About this exercise: Would you write out the entries below word for word, omitting the pictures?

Records provided:
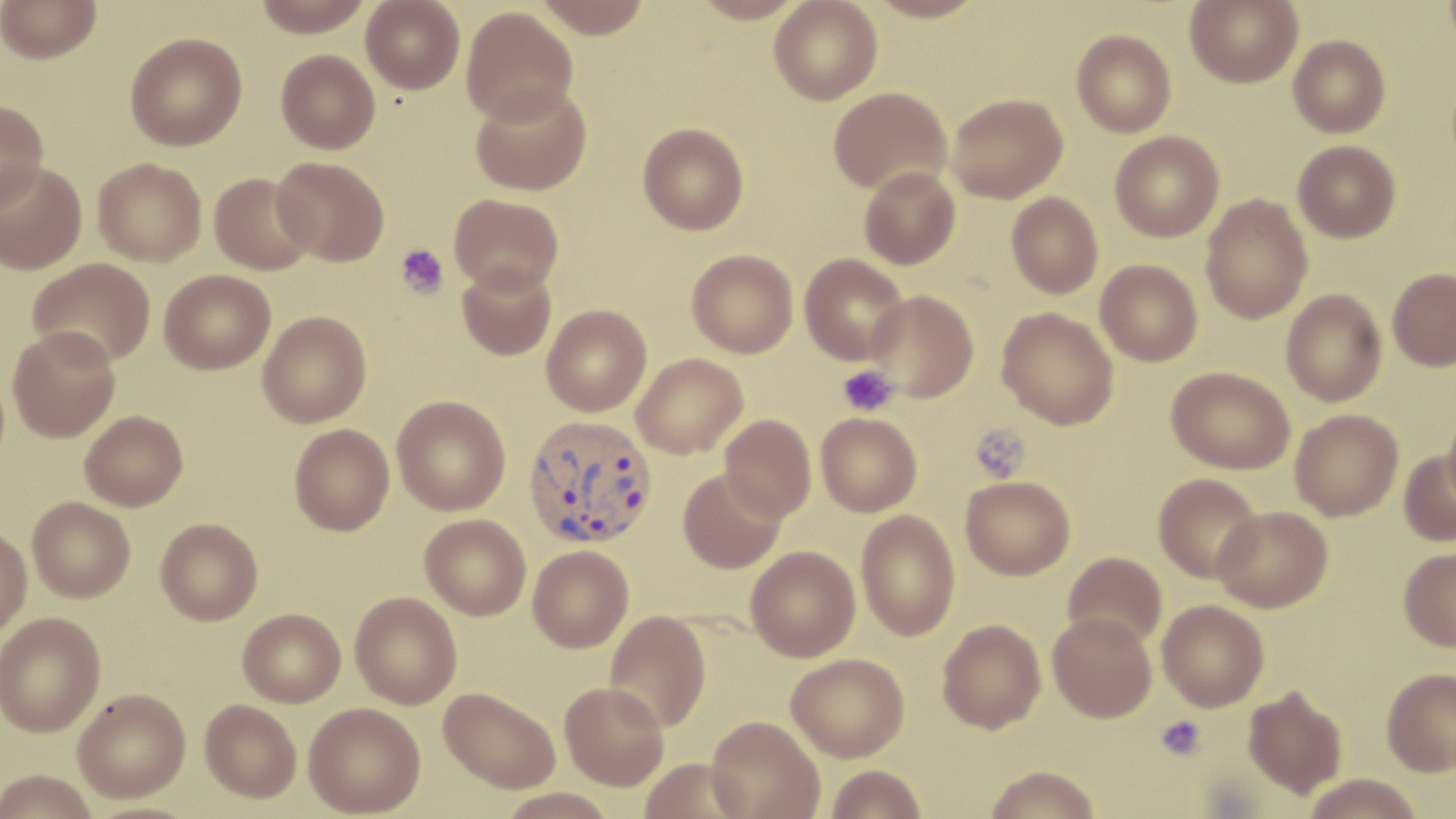
Approximate bounding boxes as (x1, y1, x2, y2) in pixels.
Plasmodium vivax-infected red blood cells: (524, 415, 658, 549).
No Plasmodium falciparum, Plasmodium ovale, Plasmodium malariae, Babesia divergens, or Trypanosoma brucei observed.

slide-level diagnosis = Plasmodium vivax
magnification = 1000x
image size = 1456×819 pixels
field of view = single
platelet locations = approximate bounding boxes as (x1, y1, x2, y2) in pixels: (395, 244, 448, 300), (837, 364, 898, 417), (969, 423, 1031, 483), (1156, 715, 1207, 760)
stain = May-Grünwald-Giemsa
modality = light microscopy
preparation = thin blood smear
uninfected red blood cell locations = approximate bounding boxes as (x1, y1, x2, y2) in pixels: (1, 0, 101, 63), (251, 0, 375, 37), (361, 0, 465, 94), (531, 0, 654, 38), (769, 0, 882, 105), (866, 0, 987, 23), (1185, 0, 1303, 88), (1441, 0, 1456, 59), (461, 6, 578, 125), (1071, 30, 1176, 138), (125, 32, 247, 151), (1288, 35, 1391, 138), (276, 49, 380, 153), (471, 82, 592, 195), (828, 87, 952, 196), (947, 93, 1068, 204), (0, 99, 49, 211), (637, 122, 749, 235), (1110, 131, 1224, 242), (1293, 140, 1401, 244), (272, 156, 390, 266), (93, 157, 207, 266), (0, 161, 87, 275), (859, 166, 961, 269), (209, 172, 316, 275), (1006, 192, 1103, 298), (449, 194, 564, 295), (1201, 195, 1313, 324), (686, 249, 798, 358), (800, 253, 909, 365), (28, 258, 155, 368), (1095, 259, 1203, 366), (457, 263, 557, 360), (1387, 268, 1456, 371), (159, 269, 276, 374), (1281, 289, 1387, 406), (866, 290, 979, 402), (542, 305, 651, 416), (997, 307, 1119, 429), (258, 310, 372, 427), (7, 326, 120, 442), (631, 353, 748, 459), (1167, 366, 1295, 474), (392, 395, 511, 516), (1290, 409, 1403, 521), (1443, 409, 1456, 513), (80, 410, 188, 511), (816, 413, 922, 516), (719, 414, 816, 521), (289, 424, 394, 535), (1398, 448, 1456, 548), (678, 469, 787, 574), (1153, 473, 1263, 584), (960, 475, 1075, 580), (27, 496, 135, 602), (1212, 506, 1333, 613), (856, 509, 961, 642), (420, 514, 531, 620), (155, 518, 263, 625), (0, 525, 32, 638), (528, 545, 633, 652), (745, 546, 860, 662), (1398, 548, 1456, 651), (1062, 552, 1167, 650), (350, 591, 462, 709), (1157, 599, 1269, 711), (238, 608, 346, 706), (605, 611, 712, 733), (0, 612, 106, 737), (1048, 612, 1157, 723), (937, 619, 1046, 734), (785, 654, 909, 761), (1382, 668, 1456, 776), (560, 682, 669, 791), (1243, 685, 1348, 800), (439, 686, 561, 793), (73, 688, 191, 802), (200, 698, 302, 802), (303, 702, 425, 817), (706, 715, 825, 819), (639, 758, 749, 818), (826, 764, 927, 818), (982, 765, 1102, 819), (0, 769, 98, 819), (1302, 774, 1424, 818), (496, 787, 620, 818)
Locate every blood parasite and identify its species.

Exercise solution:
Approximate bounding boxes as (x1, y1, x2, y2) in pixels.
Plasmodium vivax-infected red blood cells: (524, 415, 658, 549).
No Plasmodium falciparum, Plasmodium ovale, Plasmodium malariae, Babesia divergens, or Trypanosoma brucei observed.

slide-level diagnosis = Plasmodium vivax
magnification = 1000x
image size = 1456×819 pixels
field of view = single
platelet locations = approximate bounding boxes as (x1, y1, x2, y2) in pixels: (395, 244, 448, 300), (837, 364, 898, 417), (969, 423, 1031, 483), (1156, 715, 1207, 760)
stain = May-Grünwald-Giemsa
modality = light microscopy
preparation = thin blood smear
uninfected red blood cell locations = approximate bounding boxes as (x1, y1, x2, y2) in pixels: (1, 0, 101, 63), (251, 0, 375, 37), (361, 0, 465, 94), (531, 0, 654, 38), (769, 0, 882, 105), (866, 0, 987, 23), (1185, 0, 1303, 88), (1441, 0, 1456, 59), (461, 6, 578, 125), (1071, 30, 1176, 138), (125, 32, 247, 151), (1288, 35, 1391, 138), (276, 49, 380, 153), (471, 82, 592, 195), (828, 87, 952, 196), (947, 93, 1068, 204), (0, 99, 49, 211), (637, 122, 749, 235), (1110, 131, 1224, 242), (1293, 140, 1401, 244), (272, 156, 390, 266), (93, 157, 207, 266), (0, 161, 87, 275), (859, 166, 961, 269), (209, 172, 316, 275), (1006, 192, 1103, 298), (449, 194, 564, 295), (1201, 195, 1313, 324), (686, 249, 798, 358), (800, 253, 909, 365), (28, 258, 155, 368), (1095, 259, 1203, 366), (457, 263, 557, 360), (1387, 268, 1456, 371), (159, 269, 276, 374), (1281, 289, 1387, 406), (866, 290, 979, 402), (542, 305, 651, 416), (997, 307, 1119, 429), (258, 310, 372, 427), (7, 326, 120, 442), (631, 353, 748, 459), (1167, 366, 1295, 474), (392, 395, 511, 516), (1290, 409, 1403, 521), (1443, 409, 1456, 513), (80, 410, 188, 511), (816, 413, 922, 516), (719, 414, 816, 521), (289, 424, 394, 535), (1398, 448, 1456, 548), (678, 469, 787, 574), (1153, 473, 1263, 584), (960, 475, 1075, 580), (27, 496, 135, 602), (1212, 506, 1333, 613), (856, 509, 961, 642), (420, 514, 531, 620), (155, 518, 263, 625), (0, 525, 32, 638), (528, 545, 633, 652), (745, 546, 860, 662), (1398, 548, 1456, 651), (1062, 552, 1167, 650), (350, 591, 462, 709), (1157, 599, 1269, 711), (238, 608, 346, 706), (605, 611, 712, 733), (0, 612, 106, 737), (1048, 612, 1157, 723), (937, 619, 1046, 734), (785, 654, 909, 761), (1382, 668, 1456, 776), (560, 682, 669, 791), (1243, 685, 1348, 800), (439, 686, 561, 793), (73, 688, 191, 802), (200, 698, 302, 802), (303, 702, 425, 817), (706, 715, 825, 819), (639, 758, 749, 818), (826, 764, 927, 818), (982, 765, 1102, 819), (0, 769, 98, 819), (1302, 774, 1424, 818), (496, 787, 620, 818)
Locate every blood parasite and identify its species.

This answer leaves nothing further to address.